------ DATASET RECORDS ------

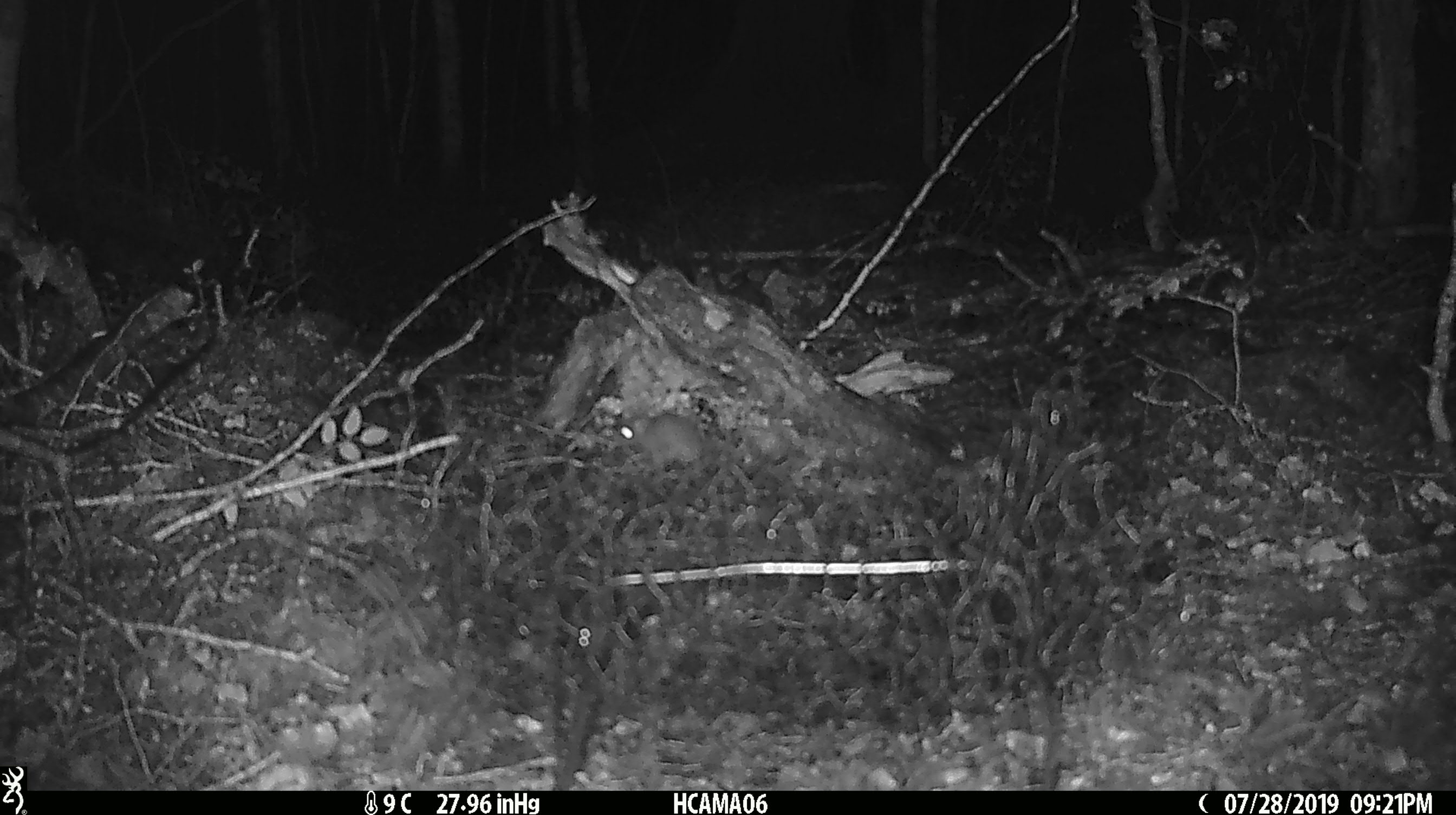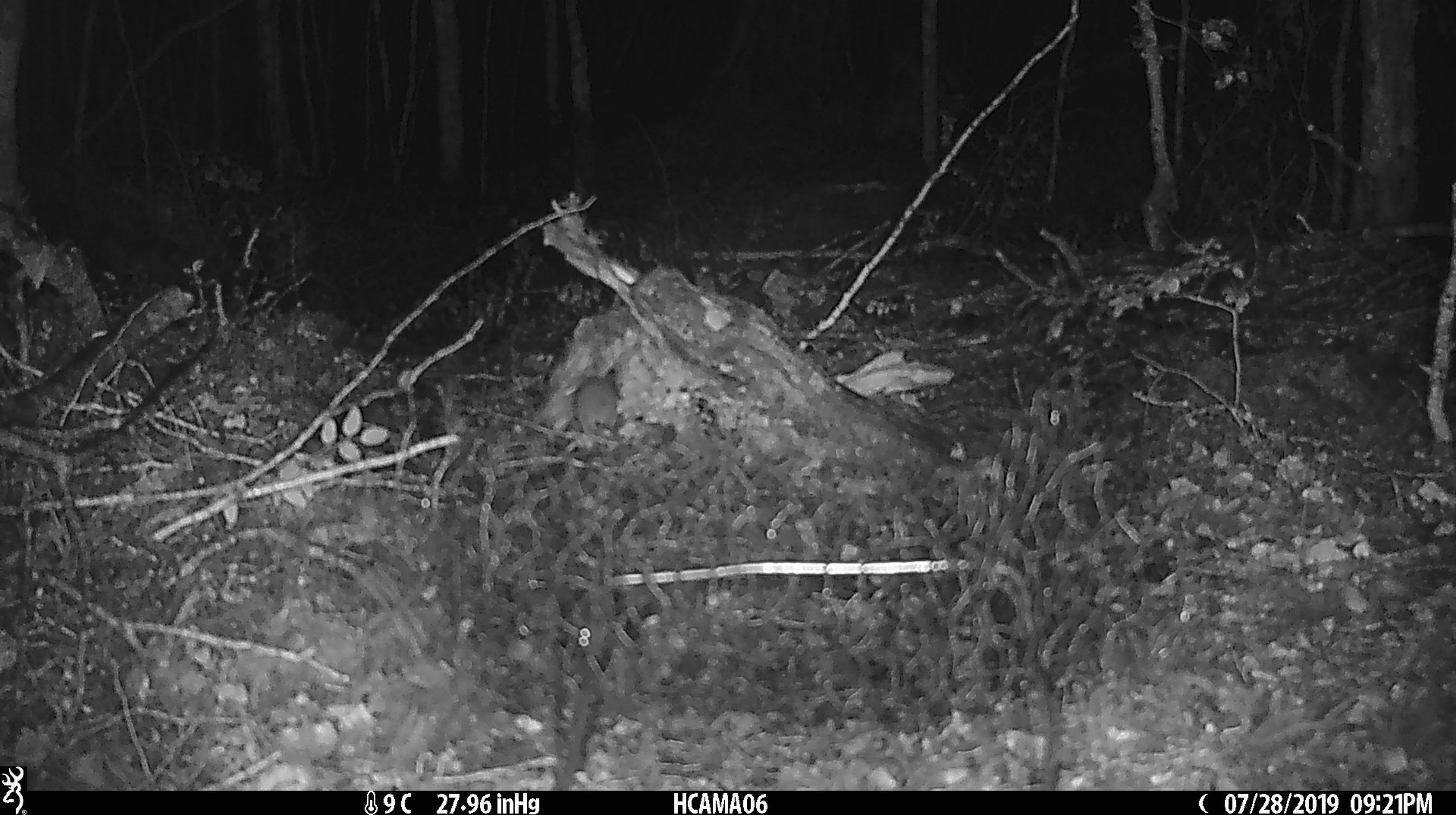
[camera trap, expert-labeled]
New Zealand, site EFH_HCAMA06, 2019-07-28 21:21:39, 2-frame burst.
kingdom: Animalia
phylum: Chordata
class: Mammalia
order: Rodentia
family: Muridae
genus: Mus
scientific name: Mus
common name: mouse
Mouse (Mus).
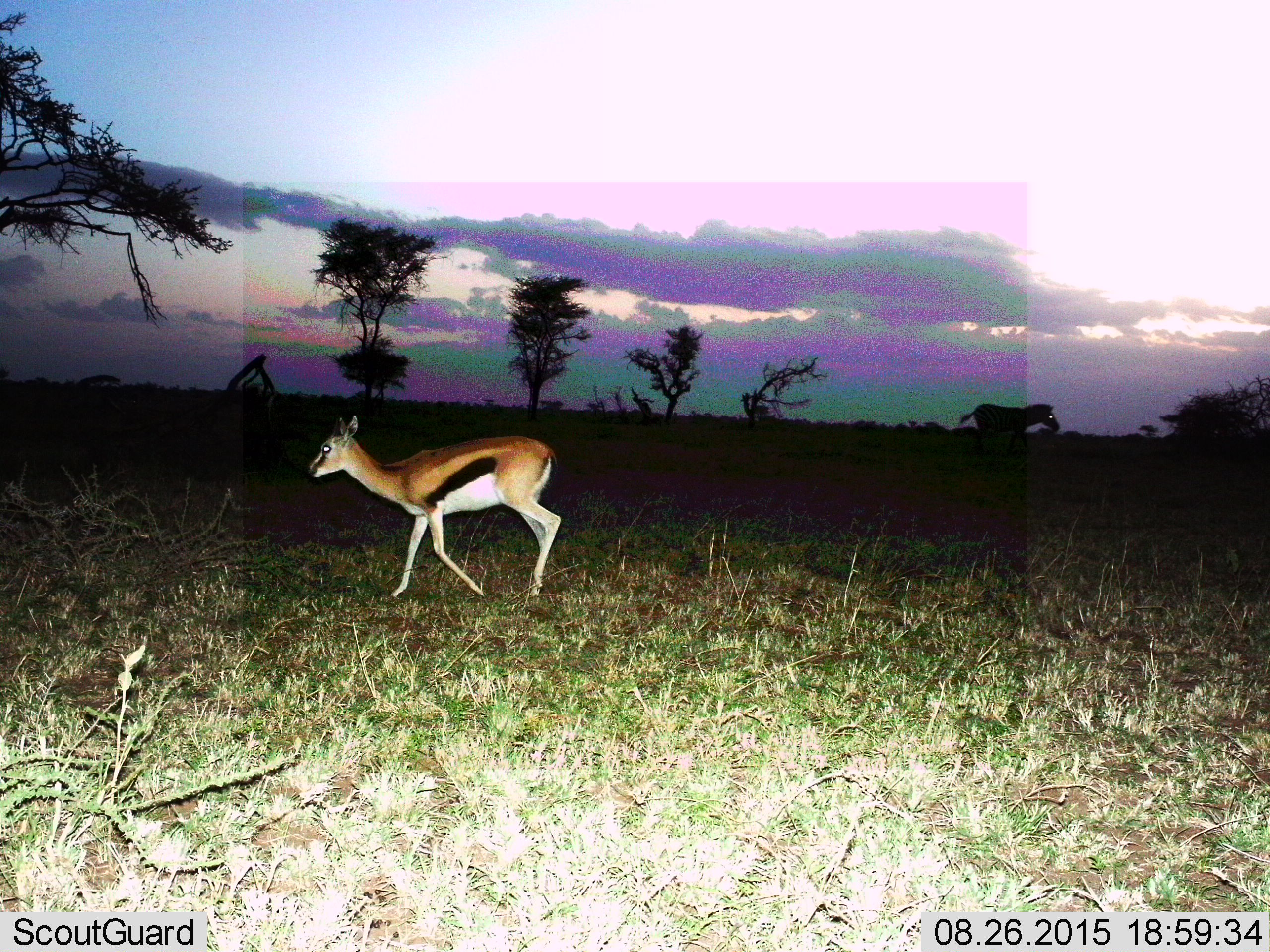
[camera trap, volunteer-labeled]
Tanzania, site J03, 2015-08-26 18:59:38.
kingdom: Animalia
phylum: Chordata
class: Mammalia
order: Artiodactyla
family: Bovidae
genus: Eudorcas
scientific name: Eudorcas thomsonii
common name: thomson's gazelle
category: gazellethomsons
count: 1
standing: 0%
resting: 0%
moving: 100%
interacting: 0%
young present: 0%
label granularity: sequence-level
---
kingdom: Animalia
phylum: Chordata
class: Mammalia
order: Perissodactyla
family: Equidae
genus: Equus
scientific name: Equus quagga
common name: plains zebra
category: zebra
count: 1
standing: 20%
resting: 0%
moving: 80%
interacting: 0%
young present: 0%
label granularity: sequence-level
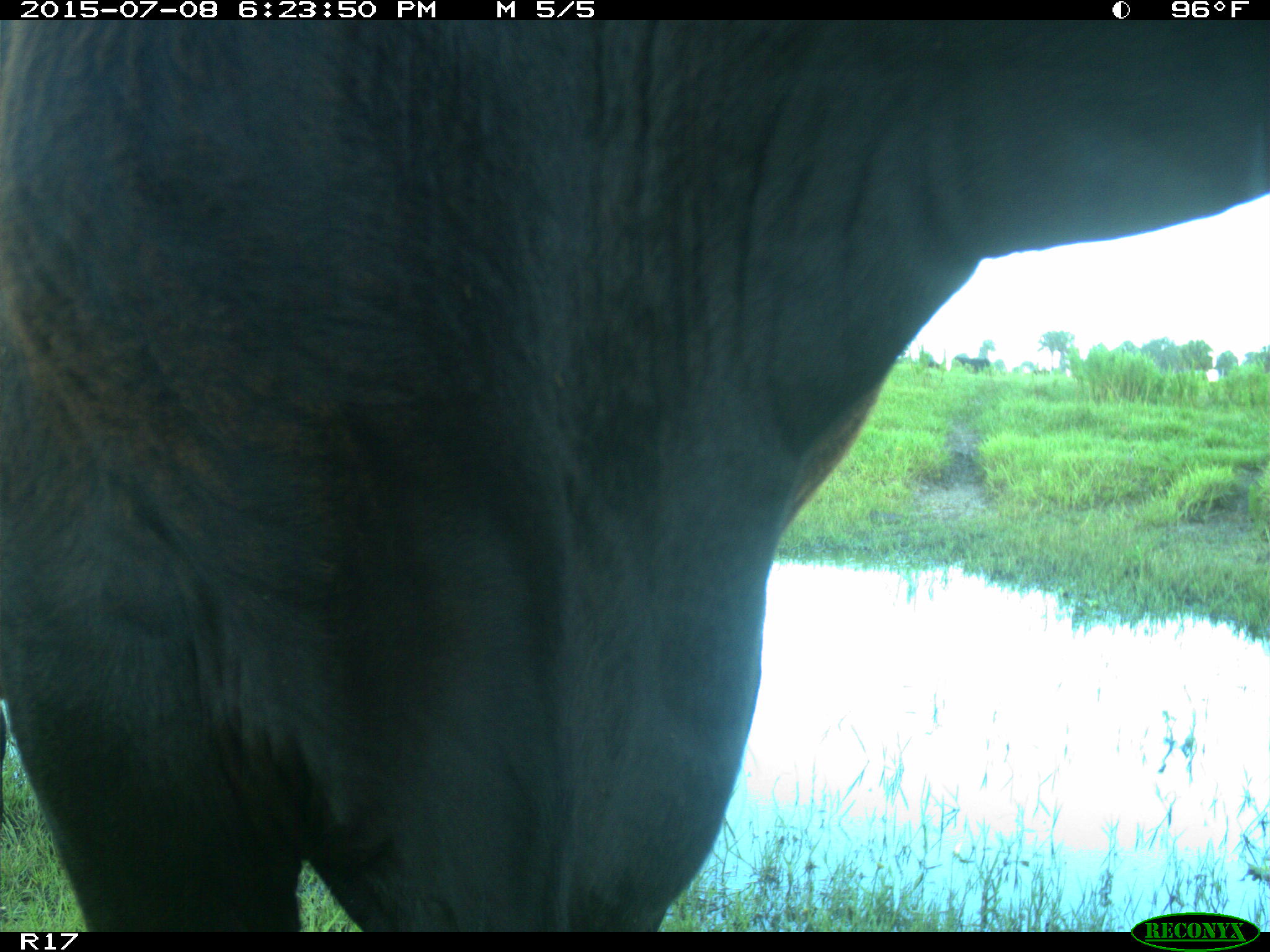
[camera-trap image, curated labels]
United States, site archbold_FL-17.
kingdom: Animalia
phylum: Chordata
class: Mammalia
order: Artiodactyla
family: Bovidae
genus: Bos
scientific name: Bos taurus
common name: domestic cow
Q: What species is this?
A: Bos taurus (domestic cow).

------

> _INSTRUCTIONS FOR THE TASK_
Line by line, retype the records above exactly, minus the images.

> _RESPONSE TO THIS TASK_
[camera trap, expert-labeled]
New Zealand, site EFH_HCAMA06, 2019-07-28 21:21:39, 2-frame burst.
kingdom: Animalia
phylum: Chordata
class: Mammalia
order: Rodentia
family: Muridae
genus: Mus
scientific name: Mus
common name: mouse
Mouse (Mus).
[camera trap, volunteer-labeled]
Tanzania, site J03, 2015-08-26 18:59:38.
kingdom: Animalia
phylum: Chordata
class: Mammalia
order: Artiodactyla
family: Bovidae
genus: Eudorcas
scientific name: Eudorcas thomsonii
common name: thomson's gazelle
category: gazellethomsons
count: 1
standing: 0%
resting: 0%
moving: 100%
interacting: 0%
young present: 0%
label granularity: sequence-level
---
kingdom: Animalia
phylum: Chordata
class: Mammalia
order: Perissodactyla
family: Equidae
genus: Equus
scientific name: Equus quagga
common name: plains zebra
category: zebra
count: 1
standing: 20%
resting: 0%
moving: 80%
interacting: 0%
young present: 0%
label granularity: sequence-level
[camera-trap image, curated labels]
United States, site archbold_FL-17.
kingdom: Animalia
phylum: Chordata
class: Mammalia
order: Artiodactyla
family: Bovidae
genus: Bos
scientific name: Bos taurus
common name: domestic cow
Q: What species is this?
A: Bos taurus (domestic cow).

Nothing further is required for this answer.